2.2. Tumor Heterogeneity and Predicting Treatment Response

GBM is subdivided into four subcategories based on histopathological features and specific mutations and molecular markers: proneural, neural, mesenchymal, and classical subtypes. Each subset is associated with specific mutations; therefore, identification of the subtype by radiogenomics can provide information on driver mechanisms in the tumor. Between these subtypes, the proneural subtype is thought to have the most favorable prognosis [49]. Also, different subtypes react differently to different treatment options [50]. Radiogenomics can be applied to predict the GBM subtype. Volumes of both contrast enhancement and necrosis are higher in tumors with the mesenchymal subtype compared to the proneural subtype. GBMs with less than 5% tumor enhancement are mostly of the proneural subtype. On the other hand, GBMs with less than 5% nonenhanced tumor rarely represent proneural tumors and are more linked to the classical or mesenchymal subtype [51, 52].

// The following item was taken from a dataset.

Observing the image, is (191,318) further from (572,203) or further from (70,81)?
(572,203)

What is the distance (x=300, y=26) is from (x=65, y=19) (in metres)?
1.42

Radiogenomics can also be used as a tool to predict mutation status. IDH1-mutation status is associated with a localization of the tumor in the frontal lobe, a higher percentage of noncontrast-enhancing part of the tumor, and the presence of cysts on MRI [53, 54]. MRS has recently been used to predict IDH mutation status. MRS can measure elevated levels of 2-HG metabolite which is a surrogate marker for IDH-mutated tumor cells and can correctly identify IDH mutation status in 88.6% of patients (sensitivity 89.5%, specificity 81.3%). However, further technical improvement of this technique, including voxel localization, as well as understanding of the impact of tumor heterogeneity on MRS is needed before it can be used in daily clinical practice [55, 56].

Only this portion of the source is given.